The development of lexical databases like Nerthusv5, which relate corpus data to lexicographical resources, has significantly advanced our ability to conduct comprehensive linguistic analyses of Old English. These databases have facilitated research across multiple linguistic domains, including morphology, syntax, semantics, and lexicography. The lemmatisation project associated with this database has contributed to the understanding of the morphological and spelling variation in Old English.
The computational methods discussed in this entry may help revise certain traditional understandings of Old English. Large-scale corpus analyses have revealed patterns of linguistic variation that may lead to reconsidering the conventional dialectal classifications presented in standard reference works.
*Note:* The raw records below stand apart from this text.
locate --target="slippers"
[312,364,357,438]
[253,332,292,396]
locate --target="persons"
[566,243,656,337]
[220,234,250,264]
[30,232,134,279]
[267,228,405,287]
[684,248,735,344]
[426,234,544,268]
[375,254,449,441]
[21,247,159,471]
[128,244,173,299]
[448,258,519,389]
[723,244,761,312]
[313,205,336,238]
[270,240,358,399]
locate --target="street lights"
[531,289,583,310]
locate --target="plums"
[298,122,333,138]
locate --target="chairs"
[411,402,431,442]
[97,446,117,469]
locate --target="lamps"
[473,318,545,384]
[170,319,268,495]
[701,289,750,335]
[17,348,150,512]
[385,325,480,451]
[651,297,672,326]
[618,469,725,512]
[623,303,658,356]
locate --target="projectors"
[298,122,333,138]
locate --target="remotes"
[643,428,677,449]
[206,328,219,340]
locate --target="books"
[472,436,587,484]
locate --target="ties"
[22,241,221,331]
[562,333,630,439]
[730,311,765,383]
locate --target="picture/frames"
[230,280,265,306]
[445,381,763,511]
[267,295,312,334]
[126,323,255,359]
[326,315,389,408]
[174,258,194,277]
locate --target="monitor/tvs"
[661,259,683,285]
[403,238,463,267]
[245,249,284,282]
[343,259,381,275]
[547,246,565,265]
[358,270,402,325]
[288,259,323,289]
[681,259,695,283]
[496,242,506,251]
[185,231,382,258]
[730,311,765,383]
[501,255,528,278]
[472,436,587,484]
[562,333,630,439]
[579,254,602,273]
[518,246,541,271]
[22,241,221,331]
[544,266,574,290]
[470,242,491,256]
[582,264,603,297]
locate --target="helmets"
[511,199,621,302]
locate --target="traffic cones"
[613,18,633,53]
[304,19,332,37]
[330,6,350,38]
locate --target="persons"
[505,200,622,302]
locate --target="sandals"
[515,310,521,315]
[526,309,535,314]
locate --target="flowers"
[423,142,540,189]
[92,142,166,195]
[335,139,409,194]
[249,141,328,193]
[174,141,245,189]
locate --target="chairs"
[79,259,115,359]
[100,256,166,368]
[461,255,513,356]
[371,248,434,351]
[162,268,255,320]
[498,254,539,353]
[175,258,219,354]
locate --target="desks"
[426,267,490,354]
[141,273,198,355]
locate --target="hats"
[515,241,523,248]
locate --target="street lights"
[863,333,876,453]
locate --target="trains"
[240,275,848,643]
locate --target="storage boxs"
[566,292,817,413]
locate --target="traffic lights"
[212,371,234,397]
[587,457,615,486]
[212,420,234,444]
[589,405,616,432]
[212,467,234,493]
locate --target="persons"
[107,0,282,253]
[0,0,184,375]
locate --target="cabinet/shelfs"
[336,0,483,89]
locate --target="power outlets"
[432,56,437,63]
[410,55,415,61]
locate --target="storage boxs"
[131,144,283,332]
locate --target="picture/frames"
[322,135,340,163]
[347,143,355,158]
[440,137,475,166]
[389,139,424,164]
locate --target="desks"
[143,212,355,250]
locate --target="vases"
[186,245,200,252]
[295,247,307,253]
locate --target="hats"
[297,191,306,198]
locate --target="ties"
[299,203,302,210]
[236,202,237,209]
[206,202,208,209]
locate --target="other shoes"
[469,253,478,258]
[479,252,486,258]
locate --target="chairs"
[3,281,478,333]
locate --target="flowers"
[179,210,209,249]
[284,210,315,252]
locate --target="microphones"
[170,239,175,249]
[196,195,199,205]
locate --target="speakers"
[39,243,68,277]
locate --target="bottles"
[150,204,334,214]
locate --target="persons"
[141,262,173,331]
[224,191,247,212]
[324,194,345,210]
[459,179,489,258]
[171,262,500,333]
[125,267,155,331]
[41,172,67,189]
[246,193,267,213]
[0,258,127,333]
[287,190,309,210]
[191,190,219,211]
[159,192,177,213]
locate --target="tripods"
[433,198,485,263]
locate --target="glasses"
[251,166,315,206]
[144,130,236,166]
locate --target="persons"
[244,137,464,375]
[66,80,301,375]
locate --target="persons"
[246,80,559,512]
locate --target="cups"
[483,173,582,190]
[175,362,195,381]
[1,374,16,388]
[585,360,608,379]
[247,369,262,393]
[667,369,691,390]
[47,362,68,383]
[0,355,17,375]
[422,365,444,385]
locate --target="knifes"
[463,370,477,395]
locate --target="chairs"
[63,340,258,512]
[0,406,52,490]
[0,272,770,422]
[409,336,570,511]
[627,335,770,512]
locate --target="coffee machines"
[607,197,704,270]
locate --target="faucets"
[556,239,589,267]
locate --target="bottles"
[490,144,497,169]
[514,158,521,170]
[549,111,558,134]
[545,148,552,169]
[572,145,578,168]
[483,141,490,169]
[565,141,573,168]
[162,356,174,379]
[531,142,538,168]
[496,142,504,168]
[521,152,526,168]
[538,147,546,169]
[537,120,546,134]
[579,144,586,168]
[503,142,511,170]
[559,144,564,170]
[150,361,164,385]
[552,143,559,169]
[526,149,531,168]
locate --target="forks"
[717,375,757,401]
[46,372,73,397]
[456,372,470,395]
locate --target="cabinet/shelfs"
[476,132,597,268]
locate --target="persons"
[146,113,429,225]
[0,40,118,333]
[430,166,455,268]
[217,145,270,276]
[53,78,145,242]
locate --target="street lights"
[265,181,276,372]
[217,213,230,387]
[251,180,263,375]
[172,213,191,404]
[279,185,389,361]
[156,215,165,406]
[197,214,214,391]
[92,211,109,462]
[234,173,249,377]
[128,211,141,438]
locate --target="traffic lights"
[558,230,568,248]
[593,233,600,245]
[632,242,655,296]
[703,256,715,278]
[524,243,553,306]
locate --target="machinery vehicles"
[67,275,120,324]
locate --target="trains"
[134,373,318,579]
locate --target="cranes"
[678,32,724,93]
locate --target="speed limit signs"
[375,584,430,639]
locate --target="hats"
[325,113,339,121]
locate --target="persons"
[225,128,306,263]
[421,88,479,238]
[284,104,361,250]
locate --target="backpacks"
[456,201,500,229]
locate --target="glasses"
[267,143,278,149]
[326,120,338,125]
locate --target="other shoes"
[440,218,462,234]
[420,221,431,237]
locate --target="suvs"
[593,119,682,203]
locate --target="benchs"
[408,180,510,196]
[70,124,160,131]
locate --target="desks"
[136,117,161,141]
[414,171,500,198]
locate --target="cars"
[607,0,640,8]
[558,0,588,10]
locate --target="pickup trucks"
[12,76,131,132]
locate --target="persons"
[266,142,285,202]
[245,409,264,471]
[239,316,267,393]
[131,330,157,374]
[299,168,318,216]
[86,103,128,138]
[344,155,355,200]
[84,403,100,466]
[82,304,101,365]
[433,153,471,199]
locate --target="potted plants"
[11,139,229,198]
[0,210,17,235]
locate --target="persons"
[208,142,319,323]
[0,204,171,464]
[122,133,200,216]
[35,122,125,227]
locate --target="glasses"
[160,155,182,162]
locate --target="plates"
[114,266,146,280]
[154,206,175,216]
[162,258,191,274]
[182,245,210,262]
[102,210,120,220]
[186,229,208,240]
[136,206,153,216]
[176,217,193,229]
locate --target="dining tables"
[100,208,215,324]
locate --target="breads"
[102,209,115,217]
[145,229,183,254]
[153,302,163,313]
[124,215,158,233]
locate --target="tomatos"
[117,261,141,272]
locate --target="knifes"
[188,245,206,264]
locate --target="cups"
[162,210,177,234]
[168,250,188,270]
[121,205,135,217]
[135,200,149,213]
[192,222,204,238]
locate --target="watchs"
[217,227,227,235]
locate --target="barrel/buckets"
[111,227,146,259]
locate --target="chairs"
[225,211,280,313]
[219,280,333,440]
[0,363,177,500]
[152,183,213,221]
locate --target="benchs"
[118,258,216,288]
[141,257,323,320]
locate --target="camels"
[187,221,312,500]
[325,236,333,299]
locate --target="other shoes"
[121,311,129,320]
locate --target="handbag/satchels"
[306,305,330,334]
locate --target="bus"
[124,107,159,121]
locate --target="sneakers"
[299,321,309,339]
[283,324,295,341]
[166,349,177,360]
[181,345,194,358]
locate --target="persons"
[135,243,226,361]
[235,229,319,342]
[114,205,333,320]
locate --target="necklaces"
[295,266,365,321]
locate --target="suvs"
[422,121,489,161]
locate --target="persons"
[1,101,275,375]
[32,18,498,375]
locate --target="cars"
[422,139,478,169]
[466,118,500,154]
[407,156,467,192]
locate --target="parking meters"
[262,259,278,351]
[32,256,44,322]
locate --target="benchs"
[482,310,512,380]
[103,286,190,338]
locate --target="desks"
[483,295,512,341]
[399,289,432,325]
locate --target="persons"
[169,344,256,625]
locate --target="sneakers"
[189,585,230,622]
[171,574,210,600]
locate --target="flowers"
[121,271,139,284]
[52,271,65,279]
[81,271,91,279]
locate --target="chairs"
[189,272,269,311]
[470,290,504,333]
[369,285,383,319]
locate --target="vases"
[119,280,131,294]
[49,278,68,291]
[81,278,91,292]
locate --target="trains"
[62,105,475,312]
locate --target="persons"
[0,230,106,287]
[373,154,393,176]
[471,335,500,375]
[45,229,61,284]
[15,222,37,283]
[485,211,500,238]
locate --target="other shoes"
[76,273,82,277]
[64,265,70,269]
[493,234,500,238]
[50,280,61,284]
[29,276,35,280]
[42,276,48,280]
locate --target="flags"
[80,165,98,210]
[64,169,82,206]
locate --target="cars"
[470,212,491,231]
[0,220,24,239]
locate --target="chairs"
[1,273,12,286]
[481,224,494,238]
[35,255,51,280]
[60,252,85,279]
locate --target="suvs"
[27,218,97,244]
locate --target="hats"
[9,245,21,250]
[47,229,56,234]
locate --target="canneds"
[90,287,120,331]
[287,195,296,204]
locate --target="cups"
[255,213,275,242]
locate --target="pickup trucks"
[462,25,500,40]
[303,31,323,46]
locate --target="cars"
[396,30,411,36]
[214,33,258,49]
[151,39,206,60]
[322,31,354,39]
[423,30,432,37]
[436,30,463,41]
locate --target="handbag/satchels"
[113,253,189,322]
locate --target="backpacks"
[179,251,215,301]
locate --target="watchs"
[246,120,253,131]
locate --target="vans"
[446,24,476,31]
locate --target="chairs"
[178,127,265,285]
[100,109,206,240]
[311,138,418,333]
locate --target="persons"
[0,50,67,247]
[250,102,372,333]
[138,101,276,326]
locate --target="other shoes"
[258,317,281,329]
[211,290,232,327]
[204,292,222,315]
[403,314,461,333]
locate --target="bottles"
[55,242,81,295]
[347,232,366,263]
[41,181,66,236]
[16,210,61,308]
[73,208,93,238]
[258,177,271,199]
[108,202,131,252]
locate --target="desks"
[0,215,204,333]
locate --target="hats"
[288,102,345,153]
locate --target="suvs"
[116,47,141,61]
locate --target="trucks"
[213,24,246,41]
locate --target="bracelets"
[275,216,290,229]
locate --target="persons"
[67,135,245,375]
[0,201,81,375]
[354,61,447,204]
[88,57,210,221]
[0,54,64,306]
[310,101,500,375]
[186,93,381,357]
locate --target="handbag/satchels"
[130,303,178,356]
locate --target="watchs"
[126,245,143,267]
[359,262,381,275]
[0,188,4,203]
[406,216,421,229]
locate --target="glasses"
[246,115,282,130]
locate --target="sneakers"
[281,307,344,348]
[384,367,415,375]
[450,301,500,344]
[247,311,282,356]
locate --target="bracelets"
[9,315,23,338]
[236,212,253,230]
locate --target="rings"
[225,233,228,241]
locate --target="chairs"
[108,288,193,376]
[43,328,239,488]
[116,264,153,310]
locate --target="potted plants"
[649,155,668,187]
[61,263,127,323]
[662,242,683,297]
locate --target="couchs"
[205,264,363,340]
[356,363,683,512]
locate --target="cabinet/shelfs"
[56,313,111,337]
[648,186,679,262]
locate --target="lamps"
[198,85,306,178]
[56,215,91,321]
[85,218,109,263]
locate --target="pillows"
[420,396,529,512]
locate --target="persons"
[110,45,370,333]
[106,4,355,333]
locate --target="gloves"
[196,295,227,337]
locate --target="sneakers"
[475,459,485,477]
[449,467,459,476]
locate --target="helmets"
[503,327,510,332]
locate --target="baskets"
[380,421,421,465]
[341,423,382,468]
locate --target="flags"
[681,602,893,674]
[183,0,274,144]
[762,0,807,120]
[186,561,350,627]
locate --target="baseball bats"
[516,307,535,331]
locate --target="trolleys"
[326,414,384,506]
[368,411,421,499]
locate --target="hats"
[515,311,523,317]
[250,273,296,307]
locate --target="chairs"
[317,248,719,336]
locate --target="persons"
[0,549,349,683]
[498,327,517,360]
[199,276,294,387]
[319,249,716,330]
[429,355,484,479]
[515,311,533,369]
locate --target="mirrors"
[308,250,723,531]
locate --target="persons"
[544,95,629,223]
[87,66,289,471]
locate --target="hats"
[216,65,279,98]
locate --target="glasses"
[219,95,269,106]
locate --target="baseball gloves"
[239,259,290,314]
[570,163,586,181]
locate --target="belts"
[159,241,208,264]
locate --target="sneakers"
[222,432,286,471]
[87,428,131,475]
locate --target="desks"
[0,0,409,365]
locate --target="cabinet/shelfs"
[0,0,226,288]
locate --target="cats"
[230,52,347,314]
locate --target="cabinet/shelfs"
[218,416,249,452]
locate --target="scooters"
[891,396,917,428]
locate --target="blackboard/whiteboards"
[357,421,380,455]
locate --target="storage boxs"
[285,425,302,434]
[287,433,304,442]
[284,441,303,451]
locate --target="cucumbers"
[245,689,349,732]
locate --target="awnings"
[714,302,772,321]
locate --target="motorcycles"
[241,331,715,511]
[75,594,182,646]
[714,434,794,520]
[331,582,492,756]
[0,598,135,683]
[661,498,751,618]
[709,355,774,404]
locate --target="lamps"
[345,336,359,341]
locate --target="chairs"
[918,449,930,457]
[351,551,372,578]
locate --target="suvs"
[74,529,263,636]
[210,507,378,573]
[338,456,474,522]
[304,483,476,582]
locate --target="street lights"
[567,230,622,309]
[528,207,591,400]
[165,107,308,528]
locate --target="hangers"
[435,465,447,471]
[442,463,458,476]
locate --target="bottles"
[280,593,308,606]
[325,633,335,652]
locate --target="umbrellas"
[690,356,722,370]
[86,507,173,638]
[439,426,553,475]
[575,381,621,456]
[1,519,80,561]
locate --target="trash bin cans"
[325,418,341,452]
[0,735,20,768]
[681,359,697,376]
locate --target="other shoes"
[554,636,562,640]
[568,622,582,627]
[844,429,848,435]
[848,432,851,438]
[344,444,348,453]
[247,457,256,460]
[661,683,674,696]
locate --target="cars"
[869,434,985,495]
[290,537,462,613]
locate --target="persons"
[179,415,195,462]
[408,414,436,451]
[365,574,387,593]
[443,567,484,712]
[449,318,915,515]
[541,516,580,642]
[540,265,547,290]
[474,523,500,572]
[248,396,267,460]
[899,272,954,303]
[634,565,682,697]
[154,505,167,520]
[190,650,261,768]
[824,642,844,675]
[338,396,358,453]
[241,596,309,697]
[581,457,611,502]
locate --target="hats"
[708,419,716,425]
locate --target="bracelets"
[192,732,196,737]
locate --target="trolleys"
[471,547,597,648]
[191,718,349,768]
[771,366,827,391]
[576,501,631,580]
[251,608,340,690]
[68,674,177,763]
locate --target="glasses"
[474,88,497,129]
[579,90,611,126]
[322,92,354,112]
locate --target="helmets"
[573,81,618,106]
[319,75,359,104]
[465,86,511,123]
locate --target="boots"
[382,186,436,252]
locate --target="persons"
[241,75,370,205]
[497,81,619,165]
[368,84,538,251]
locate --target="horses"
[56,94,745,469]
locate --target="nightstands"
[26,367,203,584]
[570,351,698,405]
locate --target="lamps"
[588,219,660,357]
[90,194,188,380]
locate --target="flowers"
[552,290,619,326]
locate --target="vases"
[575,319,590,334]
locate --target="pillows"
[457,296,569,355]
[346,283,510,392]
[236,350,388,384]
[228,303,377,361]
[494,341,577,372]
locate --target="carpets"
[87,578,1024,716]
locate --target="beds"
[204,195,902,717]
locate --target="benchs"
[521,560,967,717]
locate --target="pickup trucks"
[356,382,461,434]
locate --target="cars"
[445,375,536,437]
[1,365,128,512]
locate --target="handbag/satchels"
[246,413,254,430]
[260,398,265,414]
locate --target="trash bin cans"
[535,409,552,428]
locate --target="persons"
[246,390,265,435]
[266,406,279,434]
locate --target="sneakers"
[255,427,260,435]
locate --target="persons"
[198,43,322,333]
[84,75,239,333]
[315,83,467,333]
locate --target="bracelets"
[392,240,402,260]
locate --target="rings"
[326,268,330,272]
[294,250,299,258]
Computational studies of derivational morphology have identified productive patterns previously unrecognised in traditional grammatical descriptions. The emergence of sophisticated lexical databases may result in more comprehensive semantic analyses that reveal subtle meaning relationships unavailable in traditional philological approaches. These developments demonstrate that computational methods are not just tools for more efficient analysis but can reshape central aspects of Old English scholarship.
Several specific research directions emerge from this survey that could significantly advance computational Old English studies. First, multimodal approaches combining textual analysis with paleographic and codicological information could provide richer computational models that account for manuscript context. Second, the application of few-shot learning techniques specifically adapted for historical languages could help address data scarcity issues. And third, the field would benefit from collaborative benchmark development, including standardised evaluation datasets, inter-annotator agreement protocols, and shared task competitions similar to those that have accelerated progress in modern NLP. Such infrastructure development would result in more rigorous comparison of computational approaches and faster identification of effective methodologies for historical language processing.
As machine learning methodologies advance, they promise to unlock new dimensions of the linguistic and cultural legacy of Old English that will undoubtedly stress its relevance for the field of digital humanities. The future lies in the integration of computational power with philological expertise, combining the pattern-recognition capabilities of AI with the contextual understanding of historical linguistics. If this balance is kept, computational approaches can enhance rather than replace traditional scholarship and open new avenues for understanding the language and culture of Anglo-Saxon England.